En écoutant un matin à la radio Carla Bruni chanter Douce France en italien, je me suis souvenu avoir enregistré – uniquement le son – ce passage, dans une émission de télévision.

Ce n'était pas Le Grand Echiquier mais une émission produite et présentée par Jacques Ertaud, intitulée Bonjour, bonsoir la nuit diffusée le 15 août 1981. Elle accueillait Charles Trenet en invité principal entouré d'autres artistes comme Jacqueline Dulac, Ginette Garcin, Claude Luter et Herbert Pagani. L'émission alternait sur 2 heures 35 minutes variétés, reportages et documents personnels apportés par le producteur.

Dans cette émission, Herbert Pagani conversait – une chose qui ne se fait plus dans les émissions de variétés ! – avec Charles Trenet. Puis il chantait deux chansons du Maître, dont il avait écrit l'adaptation en italien.

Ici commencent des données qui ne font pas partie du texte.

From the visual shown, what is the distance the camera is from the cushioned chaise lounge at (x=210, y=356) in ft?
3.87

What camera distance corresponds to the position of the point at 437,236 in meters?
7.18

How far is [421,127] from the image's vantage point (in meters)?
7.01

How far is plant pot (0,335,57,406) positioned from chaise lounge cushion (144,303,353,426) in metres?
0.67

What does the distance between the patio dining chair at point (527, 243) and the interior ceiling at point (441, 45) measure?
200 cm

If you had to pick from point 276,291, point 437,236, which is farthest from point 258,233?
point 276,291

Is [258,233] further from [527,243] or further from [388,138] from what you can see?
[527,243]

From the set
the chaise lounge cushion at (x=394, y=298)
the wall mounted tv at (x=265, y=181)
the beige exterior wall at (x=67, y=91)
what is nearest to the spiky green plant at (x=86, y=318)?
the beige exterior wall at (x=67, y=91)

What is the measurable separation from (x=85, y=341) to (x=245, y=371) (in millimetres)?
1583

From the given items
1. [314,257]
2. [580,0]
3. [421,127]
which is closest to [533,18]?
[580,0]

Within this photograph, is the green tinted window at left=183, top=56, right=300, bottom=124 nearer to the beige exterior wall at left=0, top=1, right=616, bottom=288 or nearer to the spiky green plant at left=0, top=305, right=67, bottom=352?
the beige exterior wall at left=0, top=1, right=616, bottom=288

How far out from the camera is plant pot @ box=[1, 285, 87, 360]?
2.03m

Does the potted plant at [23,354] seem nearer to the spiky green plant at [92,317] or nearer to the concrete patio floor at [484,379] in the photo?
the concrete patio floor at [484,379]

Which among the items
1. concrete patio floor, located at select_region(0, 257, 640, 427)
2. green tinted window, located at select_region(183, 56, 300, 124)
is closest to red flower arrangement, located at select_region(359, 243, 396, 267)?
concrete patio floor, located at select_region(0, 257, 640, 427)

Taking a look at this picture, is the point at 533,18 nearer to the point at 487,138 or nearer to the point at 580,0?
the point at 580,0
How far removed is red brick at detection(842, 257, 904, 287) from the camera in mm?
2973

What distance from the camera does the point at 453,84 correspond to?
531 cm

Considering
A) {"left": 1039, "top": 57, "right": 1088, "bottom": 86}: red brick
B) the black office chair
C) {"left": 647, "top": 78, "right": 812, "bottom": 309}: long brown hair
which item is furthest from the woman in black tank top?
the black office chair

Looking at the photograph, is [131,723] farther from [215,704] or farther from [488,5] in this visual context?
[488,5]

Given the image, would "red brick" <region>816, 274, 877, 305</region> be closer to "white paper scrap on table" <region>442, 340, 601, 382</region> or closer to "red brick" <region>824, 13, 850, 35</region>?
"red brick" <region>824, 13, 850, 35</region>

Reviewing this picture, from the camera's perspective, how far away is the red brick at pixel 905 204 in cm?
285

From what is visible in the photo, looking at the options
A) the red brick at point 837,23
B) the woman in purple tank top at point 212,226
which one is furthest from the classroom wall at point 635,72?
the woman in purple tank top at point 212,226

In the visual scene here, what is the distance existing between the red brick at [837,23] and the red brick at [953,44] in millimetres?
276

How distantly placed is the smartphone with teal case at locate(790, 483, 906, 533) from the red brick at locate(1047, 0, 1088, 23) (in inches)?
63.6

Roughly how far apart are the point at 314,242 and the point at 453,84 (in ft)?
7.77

Donc, voici Dolce Francia et Il giardino estraordinario, par Herbert Pagani, et quelques instants de duo avec Charles Trenet !

 

Bonus : Charles Borg chante Herbert Pagani

"À la vie... à l'amore !"

Charles Borg, acteur et réalisateur (court métrage : "Performant", clip : "Regarde-moi, Esméralda") chante Herbert Pagani au Ciné 13, Paris. Réalisation et montage: Franck Balmary

 

Discographie CD Herbert Pagani

4 CD Magic Records / EMI :

• Concerto pour Venise (497 585-2)

• Mégalopolis (498 575-2)

• Les années de la rage... (499 740-2)

• Peintures (499 739-2)

PS : ces quatre CD publiés en 1998 et 1999 par Magic Records ne sont vraisemblablement plus disponibles, mais il doit exister une compilation d’Herbert Pagani (EMI).